◆ Exercise requirements ◆
Tally the lines of the listing below that contain the string "presented", matching case exactly, and give only the number.

◆ Extracted information ◆
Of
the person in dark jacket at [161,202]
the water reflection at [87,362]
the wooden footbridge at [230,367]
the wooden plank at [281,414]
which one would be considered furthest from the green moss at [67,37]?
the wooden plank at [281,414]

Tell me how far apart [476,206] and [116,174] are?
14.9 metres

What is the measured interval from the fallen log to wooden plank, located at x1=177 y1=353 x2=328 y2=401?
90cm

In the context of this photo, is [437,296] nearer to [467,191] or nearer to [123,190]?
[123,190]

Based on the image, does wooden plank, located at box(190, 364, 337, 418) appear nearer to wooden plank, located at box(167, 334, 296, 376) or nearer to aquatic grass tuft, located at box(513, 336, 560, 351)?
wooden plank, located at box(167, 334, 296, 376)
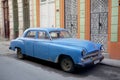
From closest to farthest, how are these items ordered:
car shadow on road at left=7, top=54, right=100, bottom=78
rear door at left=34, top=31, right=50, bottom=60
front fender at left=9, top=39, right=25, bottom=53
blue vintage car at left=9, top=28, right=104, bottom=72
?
blue vintage car at left=9, top=28, right=104, bottom=72, car shadow on road at left=7, top=54, right=100, bottom=78, rear door at left=34, top=31, right=50, bottom=60, front fender at left=9, top=39, right=25, bottom=53

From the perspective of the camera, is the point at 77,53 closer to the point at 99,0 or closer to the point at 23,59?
the point at 23,59

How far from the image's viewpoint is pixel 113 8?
945cm

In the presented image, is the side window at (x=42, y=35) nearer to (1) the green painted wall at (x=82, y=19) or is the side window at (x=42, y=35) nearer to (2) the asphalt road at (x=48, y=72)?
(2) the asphalt road at (x=48, y=72)

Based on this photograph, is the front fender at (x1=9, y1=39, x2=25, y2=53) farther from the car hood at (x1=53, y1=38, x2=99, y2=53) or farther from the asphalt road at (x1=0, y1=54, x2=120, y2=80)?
the car hood at (x1=53, y1=38, x2=99, y2=53)

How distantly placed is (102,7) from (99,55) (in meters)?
3.46

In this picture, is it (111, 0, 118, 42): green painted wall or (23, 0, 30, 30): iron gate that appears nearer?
(111, 0, 118, 42): green painted wall

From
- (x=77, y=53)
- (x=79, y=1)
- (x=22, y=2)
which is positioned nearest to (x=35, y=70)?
(x=77, y=53)

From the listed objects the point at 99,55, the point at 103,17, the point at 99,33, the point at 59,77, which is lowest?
the point at 59,77

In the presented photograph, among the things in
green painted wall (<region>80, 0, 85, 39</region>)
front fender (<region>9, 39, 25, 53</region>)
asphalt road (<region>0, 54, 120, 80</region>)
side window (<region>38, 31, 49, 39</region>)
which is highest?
green painted wall (<region>80, 0, 85, 39</region>)

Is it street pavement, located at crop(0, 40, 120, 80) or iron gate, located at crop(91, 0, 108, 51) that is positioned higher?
iron gate, located at crop(91, 0, 108, 51)

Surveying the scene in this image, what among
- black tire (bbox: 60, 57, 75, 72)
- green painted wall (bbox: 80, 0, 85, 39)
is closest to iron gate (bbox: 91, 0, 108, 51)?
green painted wall (bbox: 80, 0, 85, 39)

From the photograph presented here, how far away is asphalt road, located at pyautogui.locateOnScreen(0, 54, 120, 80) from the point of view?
673 centimetres

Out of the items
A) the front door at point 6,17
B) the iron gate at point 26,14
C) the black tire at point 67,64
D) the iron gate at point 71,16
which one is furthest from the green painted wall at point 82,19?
the front door at point 6,17

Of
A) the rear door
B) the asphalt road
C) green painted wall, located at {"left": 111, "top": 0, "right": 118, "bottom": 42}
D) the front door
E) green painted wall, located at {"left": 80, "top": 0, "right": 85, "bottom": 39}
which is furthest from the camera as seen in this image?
the front door
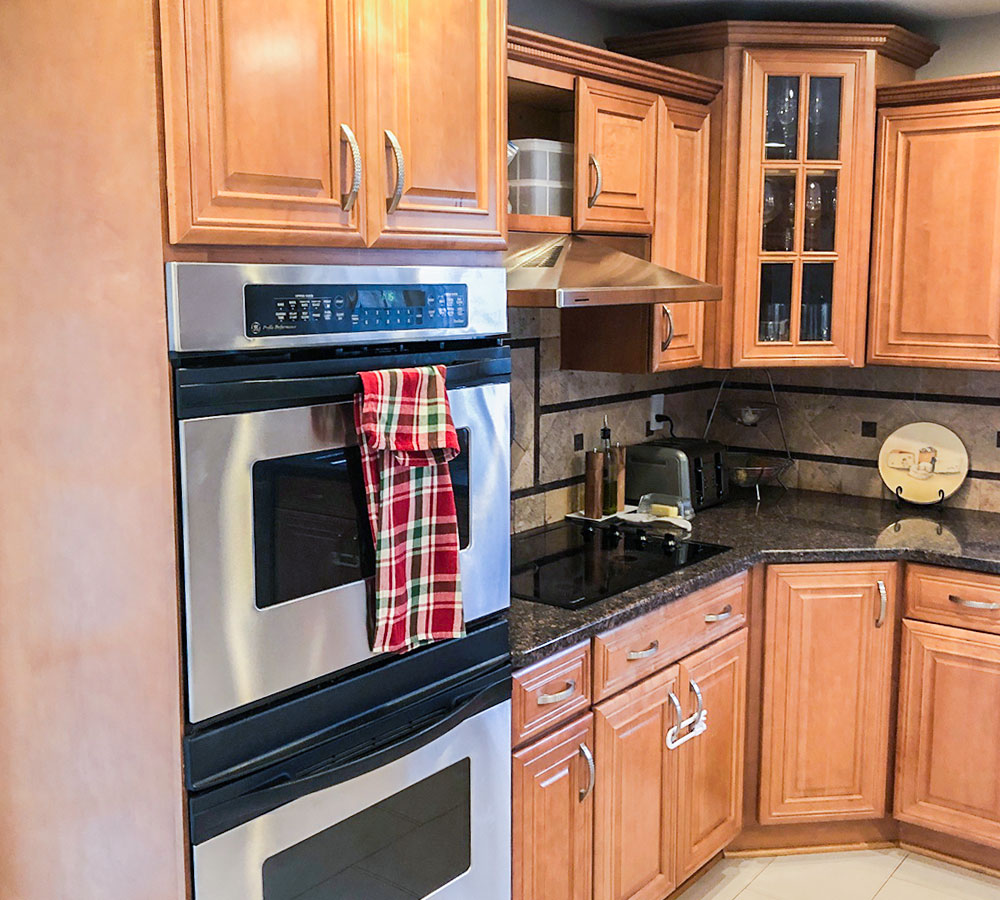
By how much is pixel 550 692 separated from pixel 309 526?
2.78ft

◆ Solution ◆
3